TASK OBJECTIVE → Count the lines in the data below that contain the string "Render", and reply with that number alone.
################
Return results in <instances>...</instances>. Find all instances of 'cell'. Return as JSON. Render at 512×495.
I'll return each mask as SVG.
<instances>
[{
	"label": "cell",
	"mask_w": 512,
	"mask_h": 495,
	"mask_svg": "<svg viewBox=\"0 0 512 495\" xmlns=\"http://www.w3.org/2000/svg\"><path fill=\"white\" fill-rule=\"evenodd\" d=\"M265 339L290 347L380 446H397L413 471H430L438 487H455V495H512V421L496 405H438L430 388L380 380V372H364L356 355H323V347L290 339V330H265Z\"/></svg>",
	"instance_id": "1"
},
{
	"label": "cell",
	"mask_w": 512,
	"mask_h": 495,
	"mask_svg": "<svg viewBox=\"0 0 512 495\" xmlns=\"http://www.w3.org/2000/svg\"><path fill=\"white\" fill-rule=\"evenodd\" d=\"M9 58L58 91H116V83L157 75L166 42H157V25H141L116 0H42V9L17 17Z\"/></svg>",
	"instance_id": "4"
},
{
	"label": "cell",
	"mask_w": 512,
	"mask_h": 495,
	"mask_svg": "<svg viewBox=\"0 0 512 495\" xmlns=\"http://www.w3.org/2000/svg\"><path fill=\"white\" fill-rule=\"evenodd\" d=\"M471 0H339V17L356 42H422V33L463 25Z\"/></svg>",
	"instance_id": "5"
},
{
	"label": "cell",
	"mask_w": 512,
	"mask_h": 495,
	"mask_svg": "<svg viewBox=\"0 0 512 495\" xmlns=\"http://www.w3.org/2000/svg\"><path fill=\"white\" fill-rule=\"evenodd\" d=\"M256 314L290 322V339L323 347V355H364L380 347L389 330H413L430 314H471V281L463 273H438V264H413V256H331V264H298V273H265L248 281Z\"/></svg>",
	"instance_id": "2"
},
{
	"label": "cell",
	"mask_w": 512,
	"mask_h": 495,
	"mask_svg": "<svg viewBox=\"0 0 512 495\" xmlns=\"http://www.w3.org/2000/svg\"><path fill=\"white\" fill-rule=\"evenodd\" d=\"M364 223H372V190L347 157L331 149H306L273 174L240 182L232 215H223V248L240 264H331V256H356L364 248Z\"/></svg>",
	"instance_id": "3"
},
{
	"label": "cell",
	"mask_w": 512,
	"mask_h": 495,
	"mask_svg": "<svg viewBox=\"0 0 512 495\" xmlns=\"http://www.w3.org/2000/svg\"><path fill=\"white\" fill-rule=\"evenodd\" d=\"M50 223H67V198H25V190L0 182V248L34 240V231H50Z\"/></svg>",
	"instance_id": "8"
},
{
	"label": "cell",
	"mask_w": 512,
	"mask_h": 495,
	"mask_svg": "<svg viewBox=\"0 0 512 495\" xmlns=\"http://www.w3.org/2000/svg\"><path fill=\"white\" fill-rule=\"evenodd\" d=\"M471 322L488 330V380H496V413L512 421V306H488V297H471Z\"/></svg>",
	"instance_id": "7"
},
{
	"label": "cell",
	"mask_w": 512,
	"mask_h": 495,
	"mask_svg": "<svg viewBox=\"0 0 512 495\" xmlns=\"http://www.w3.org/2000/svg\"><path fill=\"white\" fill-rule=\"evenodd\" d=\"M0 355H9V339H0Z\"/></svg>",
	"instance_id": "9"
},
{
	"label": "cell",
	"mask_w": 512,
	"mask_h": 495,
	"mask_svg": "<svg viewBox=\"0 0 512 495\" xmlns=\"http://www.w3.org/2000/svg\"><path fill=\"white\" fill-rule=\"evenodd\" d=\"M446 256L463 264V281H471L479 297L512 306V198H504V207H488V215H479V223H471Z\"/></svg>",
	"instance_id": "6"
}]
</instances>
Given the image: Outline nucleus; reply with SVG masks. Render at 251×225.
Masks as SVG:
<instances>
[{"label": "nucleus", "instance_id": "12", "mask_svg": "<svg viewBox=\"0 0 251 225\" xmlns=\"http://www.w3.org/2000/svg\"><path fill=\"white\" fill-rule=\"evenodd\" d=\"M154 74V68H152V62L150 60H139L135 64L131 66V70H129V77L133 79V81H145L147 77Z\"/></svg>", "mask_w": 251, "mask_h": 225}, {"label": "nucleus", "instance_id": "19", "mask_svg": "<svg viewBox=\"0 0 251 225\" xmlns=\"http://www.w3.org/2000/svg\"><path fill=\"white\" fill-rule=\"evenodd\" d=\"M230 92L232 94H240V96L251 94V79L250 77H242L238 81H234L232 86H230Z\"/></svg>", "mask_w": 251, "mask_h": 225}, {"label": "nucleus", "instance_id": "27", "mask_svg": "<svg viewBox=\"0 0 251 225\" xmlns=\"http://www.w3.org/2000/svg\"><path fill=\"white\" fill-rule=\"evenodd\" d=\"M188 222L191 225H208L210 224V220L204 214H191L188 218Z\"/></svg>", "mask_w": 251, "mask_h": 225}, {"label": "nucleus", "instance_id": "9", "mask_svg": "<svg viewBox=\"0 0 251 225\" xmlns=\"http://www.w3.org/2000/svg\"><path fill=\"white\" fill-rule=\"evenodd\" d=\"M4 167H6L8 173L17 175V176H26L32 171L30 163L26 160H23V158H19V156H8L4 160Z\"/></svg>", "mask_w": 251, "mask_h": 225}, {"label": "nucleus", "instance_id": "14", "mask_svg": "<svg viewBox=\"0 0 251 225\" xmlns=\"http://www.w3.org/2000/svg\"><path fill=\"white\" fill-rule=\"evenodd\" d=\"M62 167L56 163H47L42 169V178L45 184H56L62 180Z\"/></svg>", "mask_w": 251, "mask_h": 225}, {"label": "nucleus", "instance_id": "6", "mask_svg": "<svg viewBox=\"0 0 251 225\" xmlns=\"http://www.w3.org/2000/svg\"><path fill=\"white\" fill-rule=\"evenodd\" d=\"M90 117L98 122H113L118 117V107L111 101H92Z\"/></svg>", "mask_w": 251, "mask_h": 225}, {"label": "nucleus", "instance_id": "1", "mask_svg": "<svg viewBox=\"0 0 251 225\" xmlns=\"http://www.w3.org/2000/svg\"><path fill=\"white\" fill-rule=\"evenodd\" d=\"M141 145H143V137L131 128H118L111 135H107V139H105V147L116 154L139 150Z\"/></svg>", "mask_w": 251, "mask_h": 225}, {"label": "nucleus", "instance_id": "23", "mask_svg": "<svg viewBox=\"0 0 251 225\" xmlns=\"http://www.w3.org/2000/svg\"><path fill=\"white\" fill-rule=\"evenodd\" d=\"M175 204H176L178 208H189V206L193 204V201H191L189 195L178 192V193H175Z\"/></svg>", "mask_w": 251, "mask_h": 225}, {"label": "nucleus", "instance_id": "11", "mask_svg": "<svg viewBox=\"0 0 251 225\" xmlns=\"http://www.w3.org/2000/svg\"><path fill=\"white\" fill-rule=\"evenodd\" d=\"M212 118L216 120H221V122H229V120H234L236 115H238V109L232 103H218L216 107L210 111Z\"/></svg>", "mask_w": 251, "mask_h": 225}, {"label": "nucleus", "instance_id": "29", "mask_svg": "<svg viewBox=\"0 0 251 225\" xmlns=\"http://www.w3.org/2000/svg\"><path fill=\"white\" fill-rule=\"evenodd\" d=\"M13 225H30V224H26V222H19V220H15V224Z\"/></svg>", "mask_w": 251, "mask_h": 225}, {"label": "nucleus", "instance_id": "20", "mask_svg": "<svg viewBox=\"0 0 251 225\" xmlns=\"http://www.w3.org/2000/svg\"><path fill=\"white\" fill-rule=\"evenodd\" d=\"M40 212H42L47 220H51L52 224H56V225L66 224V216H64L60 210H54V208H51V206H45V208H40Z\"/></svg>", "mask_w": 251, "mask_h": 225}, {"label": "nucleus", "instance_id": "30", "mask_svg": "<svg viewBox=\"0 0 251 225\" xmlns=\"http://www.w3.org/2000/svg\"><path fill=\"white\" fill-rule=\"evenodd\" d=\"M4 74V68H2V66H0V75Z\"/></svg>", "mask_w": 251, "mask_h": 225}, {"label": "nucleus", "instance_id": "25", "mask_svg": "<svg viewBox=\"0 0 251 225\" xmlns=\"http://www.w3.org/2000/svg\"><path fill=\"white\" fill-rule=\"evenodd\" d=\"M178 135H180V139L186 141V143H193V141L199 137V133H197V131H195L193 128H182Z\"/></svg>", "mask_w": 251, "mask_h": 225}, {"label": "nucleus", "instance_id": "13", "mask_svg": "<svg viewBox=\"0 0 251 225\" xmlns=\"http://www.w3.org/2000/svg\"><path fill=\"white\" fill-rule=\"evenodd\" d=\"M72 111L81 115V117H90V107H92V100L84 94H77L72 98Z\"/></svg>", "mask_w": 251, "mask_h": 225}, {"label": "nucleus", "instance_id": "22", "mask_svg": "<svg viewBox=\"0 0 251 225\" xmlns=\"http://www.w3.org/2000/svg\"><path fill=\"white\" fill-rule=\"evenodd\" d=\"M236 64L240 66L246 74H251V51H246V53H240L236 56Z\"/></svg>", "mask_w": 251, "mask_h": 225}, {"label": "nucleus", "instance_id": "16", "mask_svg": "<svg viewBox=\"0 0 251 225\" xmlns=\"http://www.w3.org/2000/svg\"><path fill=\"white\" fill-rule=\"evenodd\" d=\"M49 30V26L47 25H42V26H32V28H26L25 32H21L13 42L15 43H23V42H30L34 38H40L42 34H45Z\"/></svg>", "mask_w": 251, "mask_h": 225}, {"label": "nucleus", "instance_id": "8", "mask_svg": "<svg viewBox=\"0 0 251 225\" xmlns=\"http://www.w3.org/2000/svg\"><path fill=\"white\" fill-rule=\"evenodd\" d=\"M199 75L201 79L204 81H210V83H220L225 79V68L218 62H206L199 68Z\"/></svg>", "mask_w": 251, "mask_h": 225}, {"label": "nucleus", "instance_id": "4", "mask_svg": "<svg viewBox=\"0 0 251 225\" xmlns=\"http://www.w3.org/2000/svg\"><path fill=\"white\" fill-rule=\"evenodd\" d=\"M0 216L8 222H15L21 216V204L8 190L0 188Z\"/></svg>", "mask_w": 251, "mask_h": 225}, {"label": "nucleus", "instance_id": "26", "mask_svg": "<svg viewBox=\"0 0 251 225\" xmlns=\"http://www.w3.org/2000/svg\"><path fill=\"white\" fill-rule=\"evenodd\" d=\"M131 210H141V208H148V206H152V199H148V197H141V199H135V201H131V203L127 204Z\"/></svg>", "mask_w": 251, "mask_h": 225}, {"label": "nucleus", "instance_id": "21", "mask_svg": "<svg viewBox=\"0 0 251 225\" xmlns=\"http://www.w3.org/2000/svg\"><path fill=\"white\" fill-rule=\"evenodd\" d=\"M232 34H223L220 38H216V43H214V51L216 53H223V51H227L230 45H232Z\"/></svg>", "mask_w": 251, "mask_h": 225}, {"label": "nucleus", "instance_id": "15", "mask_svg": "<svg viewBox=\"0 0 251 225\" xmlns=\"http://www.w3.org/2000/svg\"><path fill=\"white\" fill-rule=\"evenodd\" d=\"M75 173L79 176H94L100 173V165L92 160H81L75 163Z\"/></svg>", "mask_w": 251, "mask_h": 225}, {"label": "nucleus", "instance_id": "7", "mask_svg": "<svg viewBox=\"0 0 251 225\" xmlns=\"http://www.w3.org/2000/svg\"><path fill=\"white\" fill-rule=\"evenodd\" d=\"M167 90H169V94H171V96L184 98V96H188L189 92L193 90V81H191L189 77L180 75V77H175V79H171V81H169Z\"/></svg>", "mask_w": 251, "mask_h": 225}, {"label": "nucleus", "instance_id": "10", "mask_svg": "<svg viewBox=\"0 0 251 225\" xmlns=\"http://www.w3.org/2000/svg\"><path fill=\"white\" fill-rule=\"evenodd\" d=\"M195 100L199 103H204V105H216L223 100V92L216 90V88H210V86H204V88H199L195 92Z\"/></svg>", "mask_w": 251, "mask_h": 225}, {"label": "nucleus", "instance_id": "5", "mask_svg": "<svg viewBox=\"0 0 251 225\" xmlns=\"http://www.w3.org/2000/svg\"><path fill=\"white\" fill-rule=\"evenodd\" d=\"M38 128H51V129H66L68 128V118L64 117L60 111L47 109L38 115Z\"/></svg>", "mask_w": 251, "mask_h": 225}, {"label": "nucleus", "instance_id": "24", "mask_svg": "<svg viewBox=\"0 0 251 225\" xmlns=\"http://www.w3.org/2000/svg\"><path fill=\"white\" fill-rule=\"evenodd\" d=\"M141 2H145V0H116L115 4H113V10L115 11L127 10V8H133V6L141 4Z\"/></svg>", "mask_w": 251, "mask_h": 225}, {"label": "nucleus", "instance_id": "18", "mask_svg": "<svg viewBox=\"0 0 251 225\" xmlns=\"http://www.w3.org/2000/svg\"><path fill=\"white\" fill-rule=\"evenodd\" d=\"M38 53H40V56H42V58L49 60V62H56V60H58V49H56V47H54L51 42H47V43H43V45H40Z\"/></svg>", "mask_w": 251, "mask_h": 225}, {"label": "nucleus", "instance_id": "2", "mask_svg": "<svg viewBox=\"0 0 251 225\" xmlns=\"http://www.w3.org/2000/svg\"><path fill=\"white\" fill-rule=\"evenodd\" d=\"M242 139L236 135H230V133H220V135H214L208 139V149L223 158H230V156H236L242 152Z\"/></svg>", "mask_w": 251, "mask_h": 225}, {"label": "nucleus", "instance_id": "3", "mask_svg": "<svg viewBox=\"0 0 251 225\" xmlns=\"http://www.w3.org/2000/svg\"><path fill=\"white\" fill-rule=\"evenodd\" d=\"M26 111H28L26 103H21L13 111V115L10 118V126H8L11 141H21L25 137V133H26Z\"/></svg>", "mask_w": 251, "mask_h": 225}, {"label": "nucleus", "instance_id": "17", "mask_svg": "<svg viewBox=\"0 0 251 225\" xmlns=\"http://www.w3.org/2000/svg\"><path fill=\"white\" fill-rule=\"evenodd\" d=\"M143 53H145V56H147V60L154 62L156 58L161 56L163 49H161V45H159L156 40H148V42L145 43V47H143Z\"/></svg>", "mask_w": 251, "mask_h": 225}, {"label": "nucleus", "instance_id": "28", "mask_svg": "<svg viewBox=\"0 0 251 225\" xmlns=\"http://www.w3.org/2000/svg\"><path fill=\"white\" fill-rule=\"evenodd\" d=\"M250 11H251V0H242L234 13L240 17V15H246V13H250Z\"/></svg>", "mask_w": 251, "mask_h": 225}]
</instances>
################
EXERCISE ANSWER → 2